● EXTRAIT RETENU
____

A l’époque, Hitler avait échappé au boycott -sérieusement envisagé en 1933 par le président français du CIO, Henri de Baillet-Latour- en faisant semblant de ne pas compter sur les Jeux pour la publicité de son régime, et d’assumer de mauvaise grâce cet héritage de la République de Weimar. Il avait notamment joué ce numéro devant Leni Riefenstahl, pour la pousser à accepter de filmer les Jeux en lui jurant ses grands dieux que pour sa part il les vivrait comme une corvée... ainsi qu’elle le raconte, au premier degré, dans ses mémoires, cinquante ans plus tard ! Détails ici.
L’antique flamme d’Olympie, accueillie demain à Paris par un Sarkozy qui fait dire à Rama Yade et démentir par Bernard Kouchner qu’il pose des conditions en matière de droits de l’homme pour honorer de sa présence la cérémonie d’ouverture pékinoise, n’avait point encore été ressuscitée par Pierre de Coubertin lorsqu’il organisa la première compétition moderne à Athènes en 1896. L’idée vint au comité hollandais, lors des Jeux d’Amsterdam, en 1928. Mais alors la flamme fut allumée dans le stade, et ne bougea pas. Il en alla de même en 1932. Son transport par course de relais depuis Olympie fut donc une invention nazie et, très probablement, hitlérienne.
Il est aujourd’hui difficile de cerner la part personnelle du Führer dans cette décision, le travail sur archives publié récemment par Daphné Bolz montrant seulement l’imbrication étroite, dans la préparation des Jeux, du comité olympique allemand, animé par Carl Diem (non inscrit au parti nazi mais néannmoins très raciste), et du ministère de la Propagande, dirigé par Goebbels. Si on ajoute que Diem fit le siège de Leni Riefenstahl pour obtenir sa participation et que celle-ci, ne "sentant" pas le film, commença à le sentir dès qu’il fut question de Grèce et de flamme, si on se souvient de la place, dans l’idéologie nazie comme dans les goûts festifs du Führer, et de la Grèce antique, et du feu, on voit que la course de ce flambeau n’a guère d’autre inventeur possible.
Le sens de ce transport de feu, immortalisé par le prologue du film, va bien au-delà d’une glorification du Reich pour sa bonne organisation d’un événement sportif et même d’une mise en scène factice de son désir d’entente avec les autres nations. Il faut y voir surtout une illustration de la prétention du nazisme à reprendre le flambeau de la Grèce païenne et esclavagiste, ainsi qu’une préfiguration inversée de sa croisade de 1941 vers le monde slave et la mer Noire.
Paris accueille en ce 7 avril 2008 un objet de propagande légué par Hitler et Goebbels. Il a certes pris un autre sens dès les Jeux de Londres en 1948, organisés par une Angleterre qui n’était plus en pointe dans l’effort pour dénazifier le monde et n’a sans doute même pas réfléchi à ce qu’elle faisait, pas plus que les bureaucrates du CIO, guère plus réactifs que leurs devanciers d’avant guerre : ils mirent par exemple vingt ans à exclure l’Afrique du Sud, et ne le firent qu’en 1968... lors des Jeux de Mexico, marqués par un massacre de manifestants étudiants, quelques jours avant l’ouverture.
Si les symboles peuvent changer de sens et si on peut promener cette flamme sur la place de la Concorde sans penser ni au nazisme, ni à la guillotine de la Révolution, ni à la captivité de Mandela ou aux étudiants de la place des Trois-Cultures, l’histoire ne doit pas pour autant être niée. Pour l’instant, on rappelle tellement peu les origines de cette coutume que cela confine au refoulement, annonciateur de redites.
Source : Daphné Bolz, Les arènes totalitaires / Hitler, Mussolini et les jeux du stade, Paris, CNRS éditions, 2008.

____

● DONNÉES FOURNIES
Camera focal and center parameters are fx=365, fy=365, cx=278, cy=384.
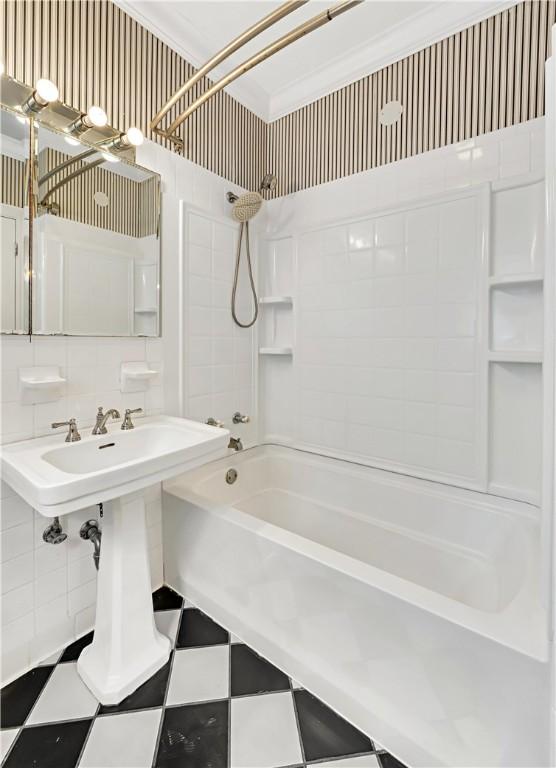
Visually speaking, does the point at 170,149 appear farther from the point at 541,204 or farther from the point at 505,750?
the point at 505,750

____

● TÂCHES DEMANDÉES
a: D'après l'extrait sur la flamme olympique, lors de quels Jeux le comité hollandais eut-il l'idée de la flamme ?
b: Recopiez le passage de l'extrait sur la flamme olympique qui commence par "Si les symboles" et se termine par "CNRS éditions, 2008.".

● RÉPONSES RÉDIGÉES
a: Lors des Jeux d'Amsterdam, en 1928.

b:
Si les symboles peuvent changer de sens et si on peut promener cette flamme sur la place de la Concorde sans penser ni au nazisme, ni à la guillotine de la Révolution, ni à la captivité de Mandela ou aux étudiants de la place des Trois-Cultures, l’histoire ne doit pas pour autant être niée. Pour l’instant, on rappelle tellement peu les origines de cette coutume que cela confine au refoulement, annonciateur de redites.
Source : Daphné Bolz, Les arènes totalitaires / Hitler, Mussolini et les jeux du stade, Paris, CNRS éditions, 2008.